Heather Mallick, the CBC columnist, wrote a lovely appreciation of his life in which she wrote that, during the course of an interview with him:
I asked Mortimer about a critic who accused him of being a lightweight, of "covering pain with jokes." He was mystified, saying that covering pain with jokes was the only possible attitude to life.
She also repeated another of his typical and delightful opinions:
Mortimer liked his food and grew fat on it, saying, "I refuse to spend my life worrying about what I eat. There is no pleasure worth forgoing just for an extra three years in the geriatric ward."

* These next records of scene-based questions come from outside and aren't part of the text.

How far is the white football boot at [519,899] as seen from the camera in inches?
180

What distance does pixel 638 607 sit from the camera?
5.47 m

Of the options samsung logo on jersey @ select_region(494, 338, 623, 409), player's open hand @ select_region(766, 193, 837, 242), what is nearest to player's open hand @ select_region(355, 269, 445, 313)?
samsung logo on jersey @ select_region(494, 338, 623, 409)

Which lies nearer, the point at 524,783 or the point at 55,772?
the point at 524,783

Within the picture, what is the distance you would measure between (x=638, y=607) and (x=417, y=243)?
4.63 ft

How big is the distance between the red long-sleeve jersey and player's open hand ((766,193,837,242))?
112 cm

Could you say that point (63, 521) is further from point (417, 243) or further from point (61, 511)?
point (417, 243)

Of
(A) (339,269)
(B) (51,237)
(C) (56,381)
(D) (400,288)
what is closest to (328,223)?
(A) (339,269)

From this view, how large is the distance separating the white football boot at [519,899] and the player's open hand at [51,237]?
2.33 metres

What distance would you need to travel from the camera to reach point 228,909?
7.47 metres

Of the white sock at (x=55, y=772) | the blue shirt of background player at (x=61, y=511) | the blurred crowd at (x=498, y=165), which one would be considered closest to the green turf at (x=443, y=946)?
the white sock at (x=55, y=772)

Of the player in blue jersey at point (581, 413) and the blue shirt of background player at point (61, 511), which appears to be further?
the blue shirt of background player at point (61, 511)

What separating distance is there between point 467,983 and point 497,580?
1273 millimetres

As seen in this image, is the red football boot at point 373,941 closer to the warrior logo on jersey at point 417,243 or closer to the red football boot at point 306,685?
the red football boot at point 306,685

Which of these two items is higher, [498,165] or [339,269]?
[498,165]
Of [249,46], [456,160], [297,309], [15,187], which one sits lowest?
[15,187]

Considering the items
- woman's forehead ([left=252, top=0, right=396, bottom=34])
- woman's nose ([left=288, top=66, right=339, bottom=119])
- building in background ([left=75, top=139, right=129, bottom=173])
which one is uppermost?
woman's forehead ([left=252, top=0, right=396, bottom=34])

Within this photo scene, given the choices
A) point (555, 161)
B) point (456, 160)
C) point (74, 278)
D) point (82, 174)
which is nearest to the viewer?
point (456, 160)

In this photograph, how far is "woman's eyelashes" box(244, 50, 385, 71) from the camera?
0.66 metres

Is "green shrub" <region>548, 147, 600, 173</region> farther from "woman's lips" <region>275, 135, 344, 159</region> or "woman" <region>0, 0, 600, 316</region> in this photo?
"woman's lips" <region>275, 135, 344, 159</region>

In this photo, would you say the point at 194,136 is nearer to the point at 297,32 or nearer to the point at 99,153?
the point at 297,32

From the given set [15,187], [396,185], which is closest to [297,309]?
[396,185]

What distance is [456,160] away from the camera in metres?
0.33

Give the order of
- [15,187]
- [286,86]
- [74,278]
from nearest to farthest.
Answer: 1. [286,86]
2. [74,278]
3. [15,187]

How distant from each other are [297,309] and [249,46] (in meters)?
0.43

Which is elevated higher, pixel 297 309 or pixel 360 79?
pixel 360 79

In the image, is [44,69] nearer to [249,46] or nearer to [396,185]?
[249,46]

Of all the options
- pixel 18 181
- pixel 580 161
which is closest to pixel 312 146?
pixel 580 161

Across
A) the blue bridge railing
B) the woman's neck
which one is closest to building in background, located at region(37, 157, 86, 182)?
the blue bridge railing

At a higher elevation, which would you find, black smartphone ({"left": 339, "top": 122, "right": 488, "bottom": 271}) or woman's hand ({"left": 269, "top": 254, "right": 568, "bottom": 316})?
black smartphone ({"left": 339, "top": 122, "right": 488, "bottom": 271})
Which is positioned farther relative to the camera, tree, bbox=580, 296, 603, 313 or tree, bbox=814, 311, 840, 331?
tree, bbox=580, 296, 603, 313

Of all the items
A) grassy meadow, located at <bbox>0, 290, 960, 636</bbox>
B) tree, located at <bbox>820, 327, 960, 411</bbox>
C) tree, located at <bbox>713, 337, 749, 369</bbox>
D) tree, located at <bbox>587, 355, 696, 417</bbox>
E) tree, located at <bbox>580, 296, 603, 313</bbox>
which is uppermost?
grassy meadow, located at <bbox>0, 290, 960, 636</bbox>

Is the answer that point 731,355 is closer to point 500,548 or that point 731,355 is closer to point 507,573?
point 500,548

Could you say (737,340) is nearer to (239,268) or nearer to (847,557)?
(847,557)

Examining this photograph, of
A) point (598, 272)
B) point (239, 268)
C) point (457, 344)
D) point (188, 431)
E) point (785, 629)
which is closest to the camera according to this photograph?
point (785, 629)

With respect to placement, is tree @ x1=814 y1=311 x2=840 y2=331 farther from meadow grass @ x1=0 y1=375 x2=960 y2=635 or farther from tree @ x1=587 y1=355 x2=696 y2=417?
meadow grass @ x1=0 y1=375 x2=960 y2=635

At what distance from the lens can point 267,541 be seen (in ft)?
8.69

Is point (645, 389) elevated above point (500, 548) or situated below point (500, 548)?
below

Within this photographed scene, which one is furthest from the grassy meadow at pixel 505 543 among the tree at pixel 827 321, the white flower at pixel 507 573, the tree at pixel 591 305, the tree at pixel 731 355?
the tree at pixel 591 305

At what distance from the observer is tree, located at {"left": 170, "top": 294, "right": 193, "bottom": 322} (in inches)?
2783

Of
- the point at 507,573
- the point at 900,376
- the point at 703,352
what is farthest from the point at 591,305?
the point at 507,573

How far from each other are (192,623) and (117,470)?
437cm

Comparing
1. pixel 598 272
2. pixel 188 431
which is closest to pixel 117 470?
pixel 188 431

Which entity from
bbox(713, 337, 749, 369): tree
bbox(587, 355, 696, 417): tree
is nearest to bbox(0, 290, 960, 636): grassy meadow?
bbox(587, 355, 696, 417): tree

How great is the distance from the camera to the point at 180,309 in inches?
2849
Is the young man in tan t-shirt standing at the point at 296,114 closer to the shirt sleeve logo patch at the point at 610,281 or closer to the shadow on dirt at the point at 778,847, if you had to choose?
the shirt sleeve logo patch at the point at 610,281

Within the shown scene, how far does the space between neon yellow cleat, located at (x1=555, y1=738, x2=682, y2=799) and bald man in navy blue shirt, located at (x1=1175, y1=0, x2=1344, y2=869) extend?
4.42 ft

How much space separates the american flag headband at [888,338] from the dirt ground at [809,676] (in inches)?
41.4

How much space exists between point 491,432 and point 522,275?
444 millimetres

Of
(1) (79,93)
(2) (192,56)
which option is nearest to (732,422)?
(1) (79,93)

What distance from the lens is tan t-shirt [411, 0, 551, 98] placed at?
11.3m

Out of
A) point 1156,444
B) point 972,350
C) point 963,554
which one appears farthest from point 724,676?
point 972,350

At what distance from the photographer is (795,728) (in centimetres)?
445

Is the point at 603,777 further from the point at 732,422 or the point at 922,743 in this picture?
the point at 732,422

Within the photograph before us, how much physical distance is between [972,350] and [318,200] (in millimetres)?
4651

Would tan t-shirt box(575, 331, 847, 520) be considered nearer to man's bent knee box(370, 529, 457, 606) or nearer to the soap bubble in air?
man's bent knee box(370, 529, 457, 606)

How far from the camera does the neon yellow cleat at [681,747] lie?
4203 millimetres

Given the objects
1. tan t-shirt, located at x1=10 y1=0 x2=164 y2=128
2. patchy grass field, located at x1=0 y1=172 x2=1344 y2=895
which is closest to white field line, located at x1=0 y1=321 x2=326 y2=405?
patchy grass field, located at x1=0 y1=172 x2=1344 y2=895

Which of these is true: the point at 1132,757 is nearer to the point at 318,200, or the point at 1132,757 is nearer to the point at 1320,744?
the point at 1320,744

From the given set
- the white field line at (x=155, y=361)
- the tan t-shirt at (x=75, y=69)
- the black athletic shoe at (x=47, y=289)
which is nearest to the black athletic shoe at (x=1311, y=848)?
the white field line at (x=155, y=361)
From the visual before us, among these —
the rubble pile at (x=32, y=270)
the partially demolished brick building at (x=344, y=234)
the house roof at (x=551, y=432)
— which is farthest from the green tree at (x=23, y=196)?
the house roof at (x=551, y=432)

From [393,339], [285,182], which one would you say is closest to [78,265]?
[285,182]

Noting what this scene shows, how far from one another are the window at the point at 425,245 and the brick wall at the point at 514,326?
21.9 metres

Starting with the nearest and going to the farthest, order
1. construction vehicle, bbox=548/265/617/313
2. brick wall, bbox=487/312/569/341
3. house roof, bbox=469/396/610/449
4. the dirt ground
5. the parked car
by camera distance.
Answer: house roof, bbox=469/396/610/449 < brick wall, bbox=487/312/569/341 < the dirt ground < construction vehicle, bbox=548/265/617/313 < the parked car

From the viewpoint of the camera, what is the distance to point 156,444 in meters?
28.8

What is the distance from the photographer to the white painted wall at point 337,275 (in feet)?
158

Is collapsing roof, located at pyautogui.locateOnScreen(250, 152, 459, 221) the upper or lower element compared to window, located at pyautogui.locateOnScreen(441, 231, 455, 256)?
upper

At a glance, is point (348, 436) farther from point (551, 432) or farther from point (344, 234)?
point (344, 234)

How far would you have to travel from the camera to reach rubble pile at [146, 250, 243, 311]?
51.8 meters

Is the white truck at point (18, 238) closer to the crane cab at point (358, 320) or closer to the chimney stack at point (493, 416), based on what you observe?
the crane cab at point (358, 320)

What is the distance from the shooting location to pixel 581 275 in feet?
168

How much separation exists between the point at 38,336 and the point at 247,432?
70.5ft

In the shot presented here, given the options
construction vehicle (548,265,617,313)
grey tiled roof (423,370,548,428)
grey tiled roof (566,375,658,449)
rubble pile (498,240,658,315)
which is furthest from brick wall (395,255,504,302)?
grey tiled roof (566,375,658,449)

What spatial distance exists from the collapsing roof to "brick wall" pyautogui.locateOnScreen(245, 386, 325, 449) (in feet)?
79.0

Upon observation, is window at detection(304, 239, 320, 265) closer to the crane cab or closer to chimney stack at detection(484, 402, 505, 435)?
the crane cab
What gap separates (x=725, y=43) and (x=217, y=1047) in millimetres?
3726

Mortimer was a prominent and successful barrister, well-versed in the legal system. He knew better than to be pompous about his profession. "No brilliance is required in law," he once said. "Just common sense and relatively clean fingernails."
Tuesday, 27 January 2009
I was saddened to read that the actor Patrick McGoohan died earlier this month. He was, of course, "Number Six" on the 1960s British television series, The Prisoner. I watched that series on CBC when I was a kid and speculated along with everyone else about what the series really meant. Was he being held prisoner by an evil, brainwashing Enemy Government or by -- shudder -- the British Government itself, the ostensible Good Guys? A few years ago, I rented and watched the entire series again on DVD. My theory now (as an adult) is that the series is an incredible depiction of mental illness from the point of view of a mentally ill person (Number Six). He doesn't realize he's mentally ill, of course, so he is paranoid about everyone else's motives and actions. His angry search for "Number One" -- the powerful authority figure who is keeping him a prisoner -- reflects his unwitting split personality. He is himself both Number One and Number Six.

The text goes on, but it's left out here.